A vast majority – 83% of American respondents – said they were aware of the writers strike. That’s a sizable chunk, even when considering TV Time users tend to be big TV and movie fans and are more likely to stay up-to-date on the latest industry news.
Most viewers are also starting to worry the writers strike could be disruptive to their viewing activity later this year. Overall, 60% of American respondents said they think the strike will be “somewhat” or “very disruptive” to their favorite shows and movies, when asked on a 1-5 scale to score how concerned they are. (A score of 5 equaled “very disruptive.)
And along those same lines, 72% of U.S. respondents said they would be “somewhat upset” or “very upset” if new movies and shows were delayed for several months by the strike.
How respondents would react to major content delays is also worth looking at.
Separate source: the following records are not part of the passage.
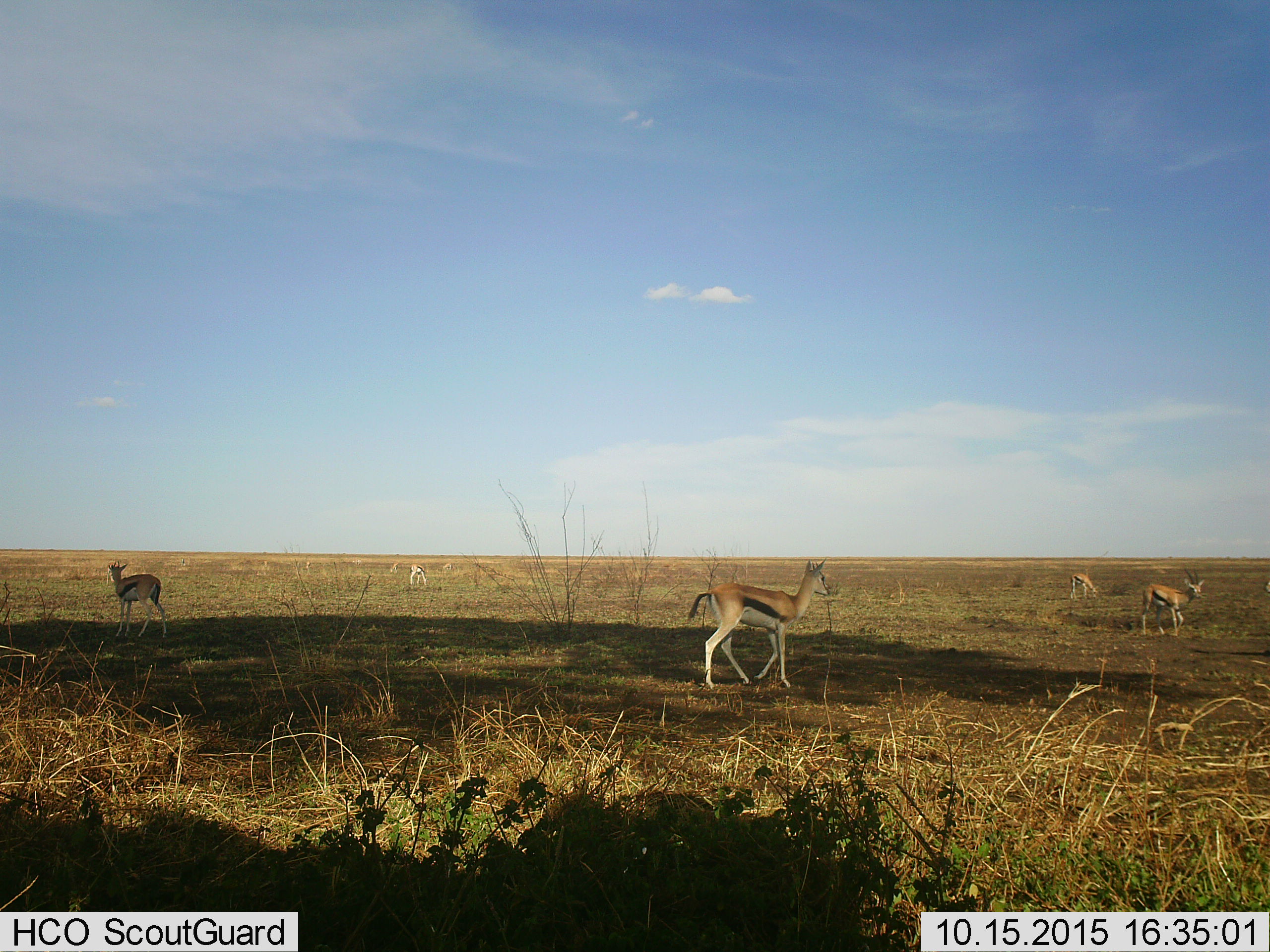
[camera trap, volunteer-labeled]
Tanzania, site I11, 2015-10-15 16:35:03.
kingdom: Animalia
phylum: Chordata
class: Mammalia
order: Artiodactyla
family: Bovidae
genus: Eudorcas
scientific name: Eudorcas thomsonii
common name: thomson's gazelle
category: gazellethomsons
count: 9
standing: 70%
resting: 0%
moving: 50%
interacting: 0%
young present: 0%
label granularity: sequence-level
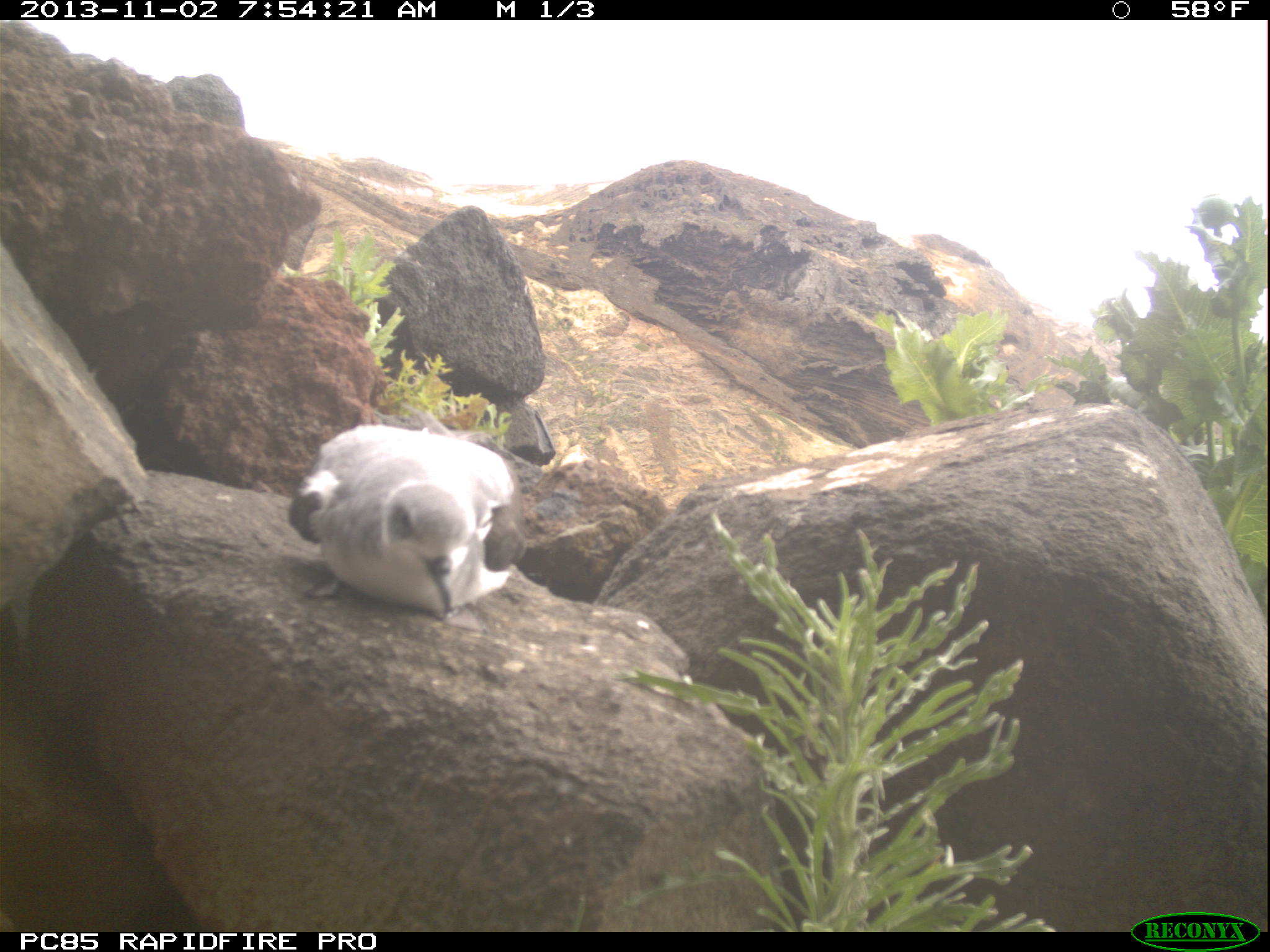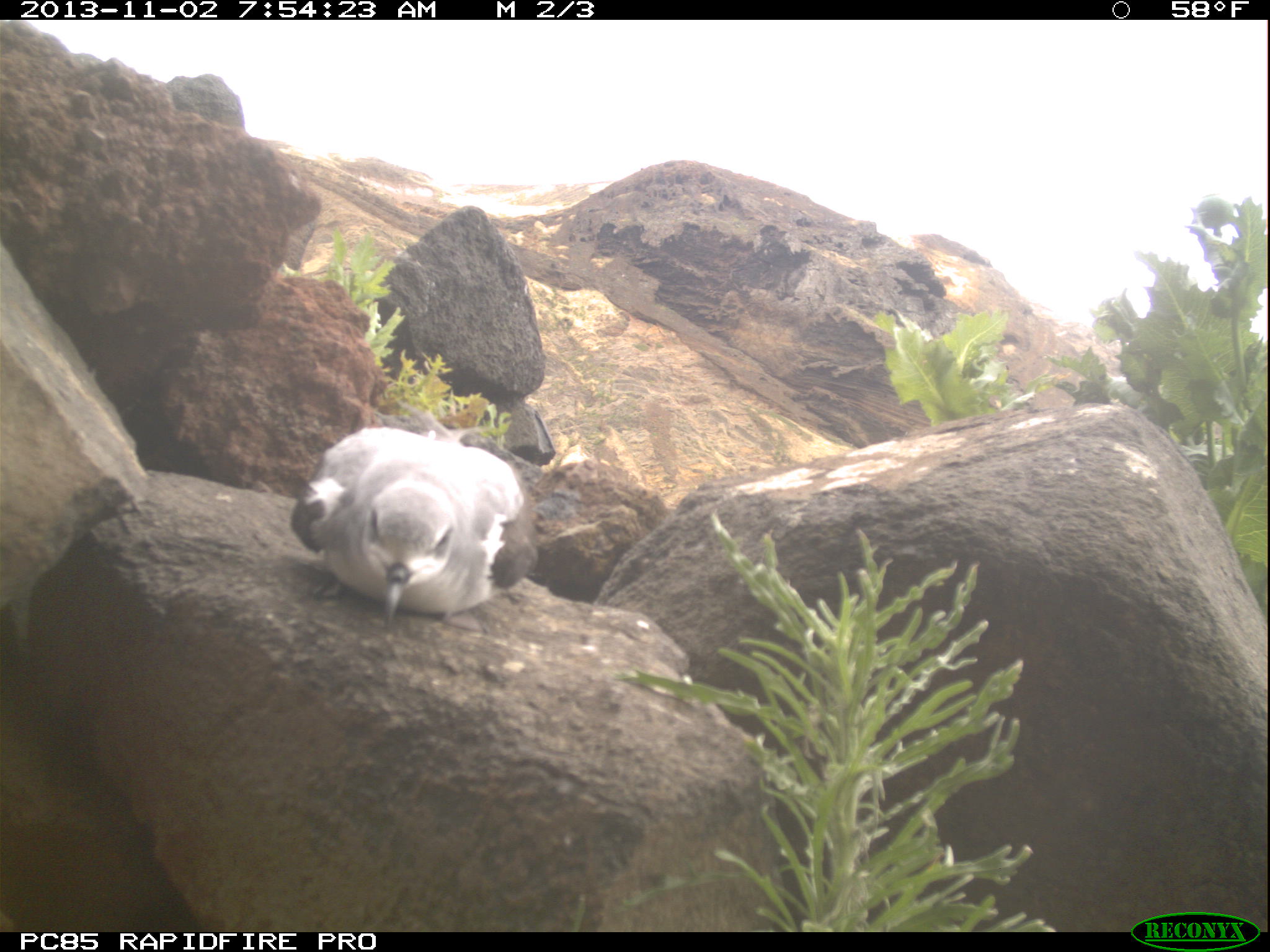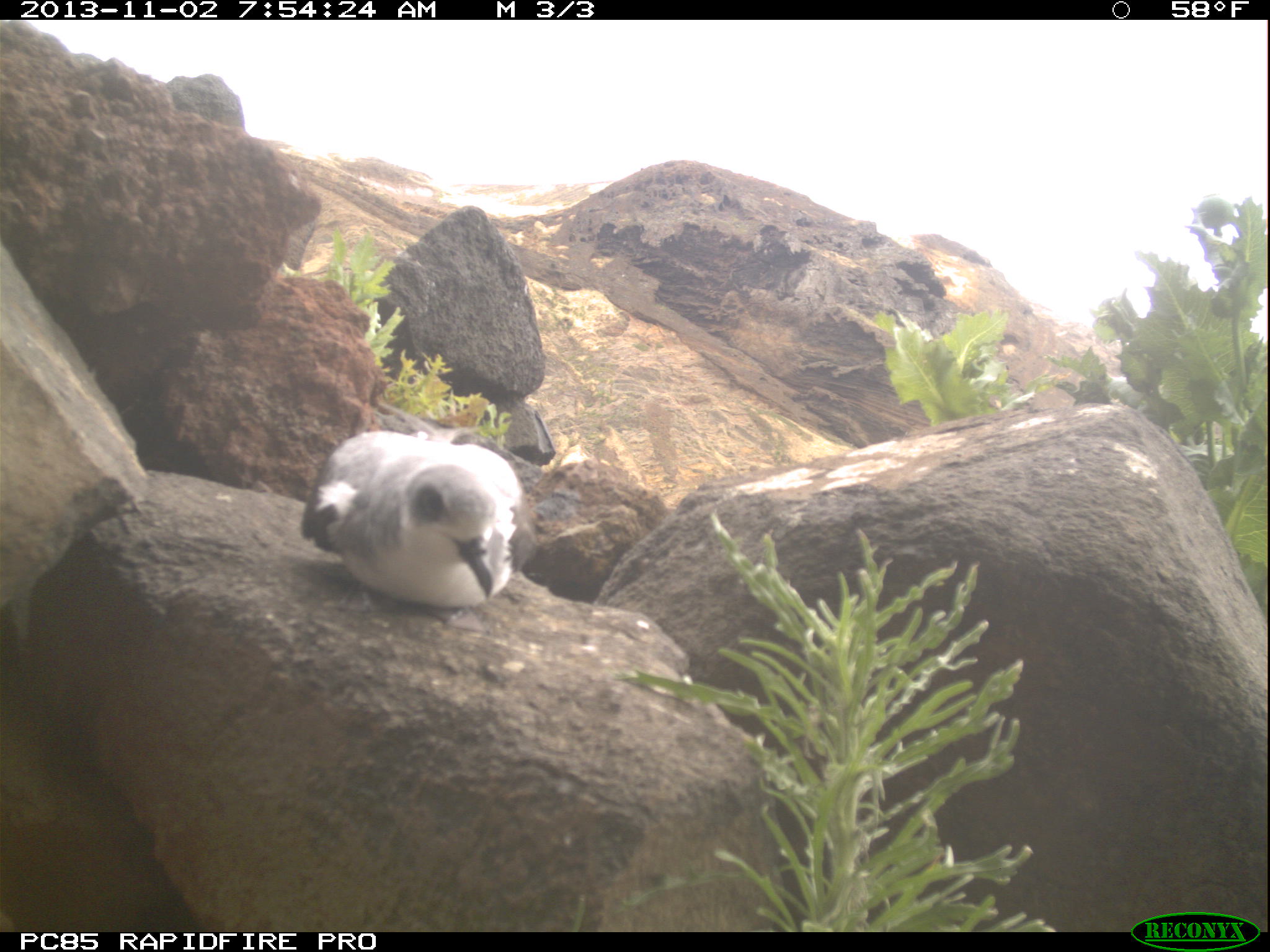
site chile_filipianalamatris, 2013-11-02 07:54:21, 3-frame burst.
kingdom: Animalia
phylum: Chordata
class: Aves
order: Procellariiformes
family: Procellariidae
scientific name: Procellariidae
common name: petrel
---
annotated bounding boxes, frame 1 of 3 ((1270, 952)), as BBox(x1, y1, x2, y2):
petrel: BBox(284, 421, 530, 622)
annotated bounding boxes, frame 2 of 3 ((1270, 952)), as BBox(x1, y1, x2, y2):
petrel: BBox(285, 418, 538, 627)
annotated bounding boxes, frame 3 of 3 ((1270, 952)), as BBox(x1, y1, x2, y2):
petrel: BBox(295, 419, 540, 617)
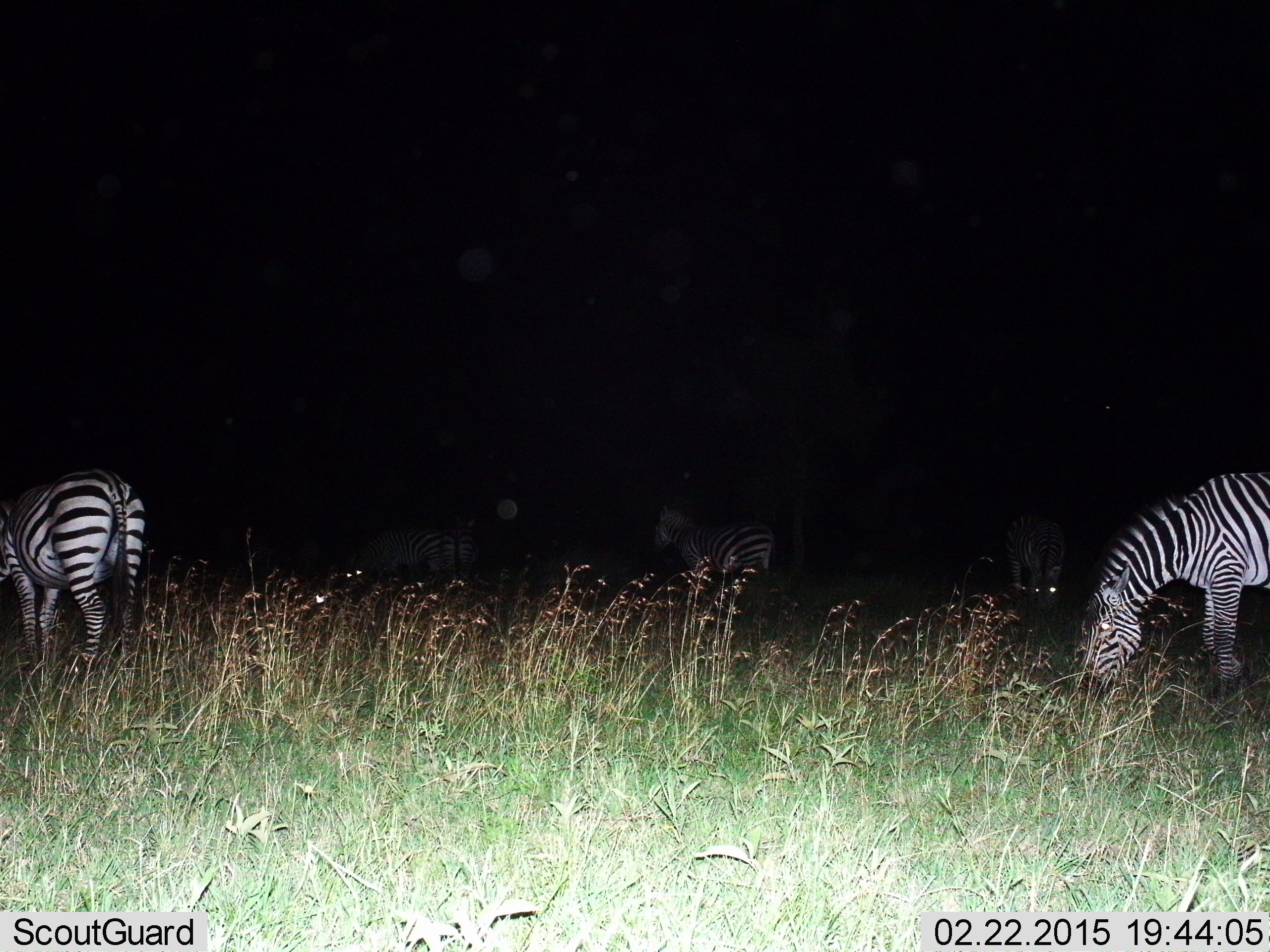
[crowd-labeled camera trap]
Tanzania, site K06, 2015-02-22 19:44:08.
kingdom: Animalia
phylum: Chordata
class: Mammalia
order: Perissodactyla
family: Equidae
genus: Equus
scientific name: Equus quagga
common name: plains zebra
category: zebra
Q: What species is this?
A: Zebra (plains zebra) (Equus quagga).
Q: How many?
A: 5.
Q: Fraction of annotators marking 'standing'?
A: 50%.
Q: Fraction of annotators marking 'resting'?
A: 0%.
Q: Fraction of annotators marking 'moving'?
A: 20%.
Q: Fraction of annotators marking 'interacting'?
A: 0%.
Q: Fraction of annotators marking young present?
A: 0%.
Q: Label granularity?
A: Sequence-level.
Interestingly, 12% said they would watch more reality shows, news or sports to fill the gap, while 16% said they would just watch less content in general. (As you might expect, most respondents – 81% – said they’d go back and watch shows and movies they’ve been meaning to watch already.) But one important factor that differentiates this strike from the 2008 strike is the range of internet content that’s now available – which gives TV and movie fans more options to scratch their entertainment itch.
Among U.S. respondents, 24% said they would watch more internet-based content creators (via TikTok, YouTube, and Twitch, to name a few examples) if the production and release of new content is significantly delayed. This is fairly steady across Western Europe, too, with about 21% of British respondents saying they would turn to internet creators if their favorite shows and movies are behind schedule.
And as you might’ve guessed, this figure increases when looking at younger viewers. For Americans between the ages of 18-34, 34% of respondents said they would just watch more internet content if there are major production/release delays.
Let’s hope, for the legion of TV and movie fans around the world, that doesn’t turn out to be the case.